COPENHAGEN — Psoriatic arthritis, rheumatoid arthritis, and ankylosing spondylitis are as strong as diabetes as risk factors for cardiovascular disease, prompting a European League Against Rheumatism task force to issue the group's first consensus recommendations for managing cardiovascular risk in these patients.
“In our view, rheumatoid arthritis [RA], ankylosing spondylitis [AS], and psoriatic arthritis [PsA] should be seen as new, independent cardiovascular risk factors,” Dr. Michael T. Nurmohamed said at the annual European Congress of Rheumatology. “The risk is comparable to type 2 diabetes,” added Dr. Nurmohamed, of Free University Medical Center in Amsterdam.
“Cardiovascular risk management is absolutely necessary” in patients with RA, AS, or PsA, and should involve assessing and treating conventional cardiovascular disease (CVD) risk factors as well as suppressing the underlying inflammatory process by treatment with disease-modifying antirheumatic drugs (DMARDs). “Most important is to decrease the inflammatory burden as much as possible,” through the use of biologic and/or synthetic DMARDs, he said in an interview. “The extent to which antirheumatic treatment decreases the risk is not known.”
Just as cardiovascular disease is now the most feared outcome of diabetes, it may be time to expand the definition of the clinical impact of RA, AS, and PsA to include the extra CVD burden they trigger, Dr. Nurmohamed said.
Designation of RA, AS, and PsA as CVD risk factors by a task force of the European League Against Rheumatism (EULAR) is the first time a major medical group has singled out these conditions in this way.
The extra risk from these disorders is substantial.

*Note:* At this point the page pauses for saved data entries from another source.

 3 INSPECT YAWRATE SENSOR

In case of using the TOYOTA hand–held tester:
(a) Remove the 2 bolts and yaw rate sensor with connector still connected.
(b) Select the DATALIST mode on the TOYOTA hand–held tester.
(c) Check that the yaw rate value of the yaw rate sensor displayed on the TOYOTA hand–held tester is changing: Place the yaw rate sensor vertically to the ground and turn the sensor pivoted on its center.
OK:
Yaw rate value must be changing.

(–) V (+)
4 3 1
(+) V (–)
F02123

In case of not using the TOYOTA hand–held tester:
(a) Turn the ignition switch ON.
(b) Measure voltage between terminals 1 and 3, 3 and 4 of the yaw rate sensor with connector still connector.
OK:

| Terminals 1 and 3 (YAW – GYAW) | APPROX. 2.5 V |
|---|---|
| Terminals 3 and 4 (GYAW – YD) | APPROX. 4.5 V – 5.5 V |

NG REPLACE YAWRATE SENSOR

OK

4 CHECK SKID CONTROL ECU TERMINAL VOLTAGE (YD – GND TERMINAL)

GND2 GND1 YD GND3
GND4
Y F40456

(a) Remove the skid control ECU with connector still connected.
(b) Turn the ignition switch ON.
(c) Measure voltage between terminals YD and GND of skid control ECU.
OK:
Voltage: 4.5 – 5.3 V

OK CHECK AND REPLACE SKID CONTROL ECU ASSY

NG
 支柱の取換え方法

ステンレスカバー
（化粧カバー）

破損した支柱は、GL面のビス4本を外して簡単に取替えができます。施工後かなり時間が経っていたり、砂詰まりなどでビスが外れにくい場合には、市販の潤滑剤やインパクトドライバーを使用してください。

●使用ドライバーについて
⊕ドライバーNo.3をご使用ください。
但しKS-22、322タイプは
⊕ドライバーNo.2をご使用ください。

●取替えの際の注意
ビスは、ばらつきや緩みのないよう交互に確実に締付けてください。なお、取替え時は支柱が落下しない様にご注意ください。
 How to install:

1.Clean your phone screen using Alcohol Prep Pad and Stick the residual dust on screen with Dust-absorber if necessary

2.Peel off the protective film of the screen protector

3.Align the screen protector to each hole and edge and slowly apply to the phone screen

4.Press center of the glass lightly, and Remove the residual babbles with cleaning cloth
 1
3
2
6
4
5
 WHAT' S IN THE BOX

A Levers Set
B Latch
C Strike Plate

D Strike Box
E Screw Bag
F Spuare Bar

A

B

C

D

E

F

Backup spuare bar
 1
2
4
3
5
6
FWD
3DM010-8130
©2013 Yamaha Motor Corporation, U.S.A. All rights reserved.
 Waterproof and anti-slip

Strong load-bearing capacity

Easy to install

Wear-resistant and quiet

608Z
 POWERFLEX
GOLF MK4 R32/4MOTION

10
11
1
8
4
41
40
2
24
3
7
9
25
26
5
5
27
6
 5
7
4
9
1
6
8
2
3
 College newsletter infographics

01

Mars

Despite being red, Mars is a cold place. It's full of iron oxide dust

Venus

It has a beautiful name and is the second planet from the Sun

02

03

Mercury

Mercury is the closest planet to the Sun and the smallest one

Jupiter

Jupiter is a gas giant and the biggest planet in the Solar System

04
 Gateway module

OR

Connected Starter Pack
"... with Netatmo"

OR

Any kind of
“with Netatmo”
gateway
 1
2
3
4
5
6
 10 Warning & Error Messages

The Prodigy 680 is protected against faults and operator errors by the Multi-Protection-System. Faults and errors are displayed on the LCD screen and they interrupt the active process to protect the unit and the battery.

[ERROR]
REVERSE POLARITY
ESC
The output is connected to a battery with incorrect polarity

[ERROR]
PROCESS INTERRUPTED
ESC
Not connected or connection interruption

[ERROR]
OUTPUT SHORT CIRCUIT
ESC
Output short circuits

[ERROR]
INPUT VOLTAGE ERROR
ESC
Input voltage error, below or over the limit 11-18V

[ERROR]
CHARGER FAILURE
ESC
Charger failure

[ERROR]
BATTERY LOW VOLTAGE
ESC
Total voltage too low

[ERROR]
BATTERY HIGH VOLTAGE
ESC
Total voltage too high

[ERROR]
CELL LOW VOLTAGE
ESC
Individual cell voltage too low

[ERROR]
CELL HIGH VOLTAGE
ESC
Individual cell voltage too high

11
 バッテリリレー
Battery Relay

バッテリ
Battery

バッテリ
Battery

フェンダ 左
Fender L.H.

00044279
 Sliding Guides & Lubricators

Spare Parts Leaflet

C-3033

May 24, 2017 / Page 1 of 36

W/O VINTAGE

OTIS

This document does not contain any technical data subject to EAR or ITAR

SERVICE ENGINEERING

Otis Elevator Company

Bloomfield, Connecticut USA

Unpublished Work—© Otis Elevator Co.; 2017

When a clinician uses the European SCORE (Systemic Coronary Risk Evaluation) formula to calculate an RA patient's 10-year risk for cardiovascular disease death, the number should be increased by 50% to get the patient's actual risk when at least two of three criteria are present: disease duration more than 10 years, positivity for rheumatoid factor or anti-cyclic citrullinated peptide antibody, or extra-articular manifestations.
Dr. Nurmohamed based his recommendation on findings from an analysis done with his associates that found a greater than twofold increased risk for CVD in patients with RA, compared with people without RA. The higher level of conventional risk factors among the RA patients in the study explained roughly half of the doubled risk. The other half of the increased risk was directly attributable to RA, he said.
Similarly, a person's Framingham risk score for having a cardiovascular event should also be boosted by about 50% if RA, AS, or PsA is present, he said.
Major evidence for the impact of rheumatoid diseases on cardiovascular risk came in data on findings—from 294 patients with RA, 194 patients with type 2 diabetes, and 258 controls, all aged 50-75 years—that Dr. Nurmohamed and his associates first reported last year.
In an analysis that controlled for age, sex, and cardiovascular risk factors, patients with RA had a 2.7-fold increased risk for cardiovascular disease events, compared with controls, and patients with type 2 diabetes had a twofold increased risk (Ann. Rheum. Dis. 2008 Aug. 12 [doi:10.1136/ard.2008.094151]).
These and other findings prompted Dr. Nurmohamed to convene an 18-member task force for EULAR that included rheumatologists, cardiologists, internists, and epidemiologists from nine European countries. The panel wrote nine evidence- and expert-opinion-based recommendations for the management of cardiovascular risk in these patients.
The key recommendation is that patients with RA, AS, or PsA should be considered at high risk for developing CVD because of both an increased prevalence of traditional CVD risk factors and their inflammatory burden.
“The increased CVD risk in patients with inflammatory arthritis is now well recognized. Everyone is aware that something should be done,” he said in the interview. But the extent to which the new guidelines are already routinely followed in Europe by physicians who manage these patients is variable. In some countries, CVD risk management in patients with rheumatoid diseases is uncommon.
He acknowledged that the evidence supporting a CVD effect is stronger for RA than for AS and PsA, but added that adequate evidence exists to support including AS and PsA in the recommendations.
Dr. Nurmohamed itemized the other eight task force recommendations:
▸ Adequate control of rheumatoid disease activity is necessary to lower a patient's CVD risk.
▸ A CVD risk assessment following evidence-based EULAR guidelines is recommended annually for all RA patients, and should be considered for all patients with AS and PsA.
▸ CVD risk score models should be multiplied by 1.5 when an RA patient has at least two of the following three criteria: disease duration of more than 10 years, positivity for rheumatoid factor or anti-cyclic citrullinated peptide antibody, and extra-articular manifestations.